Di tengah dunia yang serba cepat, gaduh, dan penuh tekanan, jalan kaki mengajarkan kita sebuah seni hidup melambat (slow living). Ia hadir bukan hanya sebagai solusi kebugaran tubuh, tetapi sebagai pintu masuk menuju keheningan batin dan keutuhan diri. Dari Frédéric Gros hingga Erling Kagge, dari Nietzsche hingga Will Self, semuanya mengisyaratkan bahwa dalam setiap langkah pelan yang kita ayunkan, tersimpan kemungkinan untuk berpikir lebih jernih, merasakan lebih dalam, dan menjadi lebih utuh sebagai manusia.
Berjalan bukan hanya soal bergerak secara fisik, melainkan praktik eksistensial yang memulihkan relasi kita dengan tubuh, pikiran, dan lingkungan sekitar. Ia membebaskan kita dari kepungan identitas sosial, dari repetisi rutinitas, dan dari keterikatan pada hasil. Jalan kaki memungkinkan kita hadir secara utuh di dunia, dalam ritme yang lebih manusiawi.
Maka, ketika hidup terasa suntuk, waktu terasa terburu, dan pikiran terasa berat; barangkali bukan solusi digital atau motivasi instan yang kita butuhkan. Mungkin yang kita perlukan hanyalah keluar sejenak, mengambil napas panjang, dan mulai melangkah. Satu langkah pelan, satu helaan napas sunyi. Sebab dalam kesederhanaan itulah kita menemukan kembali apa yang esensial: diri kita sendiri.

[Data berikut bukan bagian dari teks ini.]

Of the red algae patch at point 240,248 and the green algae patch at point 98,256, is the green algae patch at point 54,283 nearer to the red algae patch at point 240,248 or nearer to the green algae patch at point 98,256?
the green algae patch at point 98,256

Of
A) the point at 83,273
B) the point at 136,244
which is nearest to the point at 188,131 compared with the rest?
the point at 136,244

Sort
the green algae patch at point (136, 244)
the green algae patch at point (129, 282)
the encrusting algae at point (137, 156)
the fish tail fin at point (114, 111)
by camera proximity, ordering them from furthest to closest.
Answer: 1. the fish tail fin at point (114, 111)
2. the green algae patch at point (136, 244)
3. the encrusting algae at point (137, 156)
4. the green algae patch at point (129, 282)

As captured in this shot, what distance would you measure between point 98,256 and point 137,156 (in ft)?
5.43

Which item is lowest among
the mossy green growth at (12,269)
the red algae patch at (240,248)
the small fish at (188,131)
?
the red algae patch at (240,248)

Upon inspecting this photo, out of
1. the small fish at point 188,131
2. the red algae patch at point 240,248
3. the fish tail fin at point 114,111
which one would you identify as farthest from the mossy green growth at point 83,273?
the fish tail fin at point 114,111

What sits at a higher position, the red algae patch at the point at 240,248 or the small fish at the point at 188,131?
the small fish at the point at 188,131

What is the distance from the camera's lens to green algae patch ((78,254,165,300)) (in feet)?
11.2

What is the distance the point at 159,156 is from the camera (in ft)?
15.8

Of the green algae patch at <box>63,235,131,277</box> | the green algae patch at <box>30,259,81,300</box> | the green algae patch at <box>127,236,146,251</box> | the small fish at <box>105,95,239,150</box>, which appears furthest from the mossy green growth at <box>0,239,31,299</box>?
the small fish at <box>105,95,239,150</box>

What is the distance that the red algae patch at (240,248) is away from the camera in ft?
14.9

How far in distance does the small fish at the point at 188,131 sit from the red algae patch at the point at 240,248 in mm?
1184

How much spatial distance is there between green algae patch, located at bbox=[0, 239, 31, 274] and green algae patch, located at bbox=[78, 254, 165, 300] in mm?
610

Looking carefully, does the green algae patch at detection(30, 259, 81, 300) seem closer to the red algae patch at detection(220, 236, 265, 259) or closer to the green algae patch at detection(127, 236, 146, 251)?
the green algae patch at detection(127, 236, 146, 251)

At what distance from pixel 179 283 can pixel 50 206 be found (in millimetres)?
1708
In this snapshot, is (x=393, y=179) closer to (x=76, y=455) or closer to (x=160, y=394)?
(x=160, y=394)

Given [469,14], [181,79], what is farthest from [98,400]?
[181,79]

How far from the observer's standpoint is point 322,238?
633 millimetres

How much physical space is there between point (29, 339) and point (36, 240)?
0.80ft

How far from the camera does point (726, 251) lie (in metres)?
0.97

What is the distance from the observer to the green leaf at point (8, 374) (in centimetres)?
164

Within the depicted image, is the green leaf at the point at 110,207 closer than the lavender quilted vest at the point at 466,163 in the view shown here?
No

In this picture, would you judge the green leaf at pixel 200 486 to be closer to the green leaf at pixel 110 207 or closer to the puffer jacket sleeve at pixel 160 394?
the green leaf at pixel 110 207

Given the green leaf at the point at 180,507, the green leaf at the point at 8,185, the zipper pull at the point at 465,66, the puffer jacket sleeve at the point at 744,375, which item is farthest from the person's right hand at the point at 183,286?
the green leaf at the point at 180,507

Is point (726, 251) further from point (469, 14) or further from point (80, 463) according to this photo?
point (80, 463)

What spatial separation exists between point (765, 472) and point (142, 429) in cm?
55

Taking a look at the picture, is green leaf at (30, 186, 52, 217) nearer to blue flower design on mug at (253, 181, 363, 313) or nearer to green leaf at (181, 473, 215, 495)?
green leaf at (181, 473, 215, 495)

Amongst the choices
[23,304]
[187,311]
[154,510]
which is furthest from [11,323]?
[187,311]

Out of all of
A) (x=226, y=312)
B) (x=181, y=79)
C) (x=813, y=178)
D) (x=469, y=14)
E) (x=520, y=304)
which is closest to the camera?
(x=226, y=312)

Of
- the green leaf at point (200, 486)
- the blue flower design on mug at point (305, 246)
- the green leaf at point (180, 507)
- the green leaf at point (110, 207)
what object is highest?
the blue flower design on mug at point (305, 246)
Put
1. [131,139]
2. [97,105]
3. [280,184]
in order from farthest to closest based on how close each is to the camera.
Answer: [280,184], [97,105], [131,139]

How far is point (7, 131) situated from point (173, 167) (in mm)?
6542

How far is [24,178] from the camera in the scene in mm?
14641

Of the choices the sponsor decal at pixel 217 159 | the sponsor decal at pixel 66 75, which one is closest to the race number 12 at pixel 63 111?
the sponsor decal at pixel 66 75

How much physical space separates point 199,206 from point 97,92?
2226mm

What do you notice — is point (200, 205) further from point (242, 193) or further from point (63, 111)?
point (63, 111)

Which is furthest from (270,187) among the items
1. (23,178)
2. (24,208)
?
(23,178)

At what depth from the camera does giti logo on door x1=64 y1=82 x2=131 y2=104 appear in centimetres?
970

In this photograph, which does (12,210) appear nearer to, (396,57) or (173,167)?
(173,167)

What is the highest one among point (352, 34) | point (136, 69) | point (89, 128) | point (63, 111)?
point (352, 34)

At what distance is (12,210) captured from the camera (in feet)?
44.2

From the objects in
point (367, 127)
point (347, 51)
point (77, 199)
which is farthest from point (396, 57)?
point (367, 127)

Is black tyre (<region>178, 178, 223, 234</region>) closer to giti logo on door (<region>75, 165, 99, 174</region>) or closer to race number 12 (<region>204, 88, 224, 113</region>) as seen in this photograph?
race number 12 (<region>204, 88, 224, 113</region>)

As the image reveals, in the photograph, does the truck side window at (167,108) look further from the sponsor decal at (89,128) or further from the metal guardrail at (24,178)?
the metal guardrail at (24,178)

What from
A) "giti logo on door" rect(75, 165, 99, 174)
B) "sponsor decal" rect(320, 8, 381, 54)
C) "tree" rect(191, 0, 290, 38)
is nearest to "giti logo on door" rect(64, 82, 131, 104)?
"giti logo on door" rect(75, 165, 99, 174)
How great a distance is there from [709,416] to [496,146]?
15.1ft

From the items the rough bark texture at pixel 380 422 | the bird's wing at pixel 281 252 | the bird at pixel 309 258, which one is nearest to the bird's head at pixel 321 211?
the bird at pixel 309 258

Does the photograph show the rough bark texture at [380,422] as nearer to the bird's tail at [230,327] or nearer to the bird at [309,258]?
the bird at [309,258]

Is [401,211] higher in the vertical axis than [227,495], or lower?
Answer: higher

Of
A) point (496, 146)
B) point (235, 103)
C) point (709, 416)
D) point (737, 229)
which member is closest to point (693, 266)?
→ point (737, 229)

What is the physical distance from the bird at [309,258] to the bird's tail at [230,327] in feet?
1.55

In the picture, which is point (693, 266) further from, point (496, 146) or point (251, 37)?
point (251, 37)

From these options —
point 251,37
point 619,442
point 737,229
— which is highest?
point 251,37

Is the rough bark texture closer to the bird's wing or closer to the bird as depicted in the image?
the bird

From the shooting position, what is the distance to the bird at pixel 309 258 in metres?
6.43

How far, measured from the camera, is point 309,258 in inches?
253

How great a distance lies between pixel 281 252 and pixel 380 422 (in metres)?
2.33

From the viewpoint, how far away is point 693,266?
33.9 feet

Dalam setiap langkah pelan yang kita ayunkan, sering kali tanpa sadar kita sedang menyusun ulang keruwetan batin, menjernihkan pikiran, dan menata ulang makna hidup. Jalan kaki bukan sekadar gerak tubuh, tapi ruang sunyi di mana gagasan-gagasan penting bisa tumbuh dan bersemi. Seperti yang pernah diungkapkan Friedrich Nietzsche dengan begitu tajam: “All truly great thoughts are conceived while walking.” Barangkali karena dalam berjalan, kita sedang mendekat pada hakikat: hadir secara utuh, pelan-pelan, namun penuh kesadaran.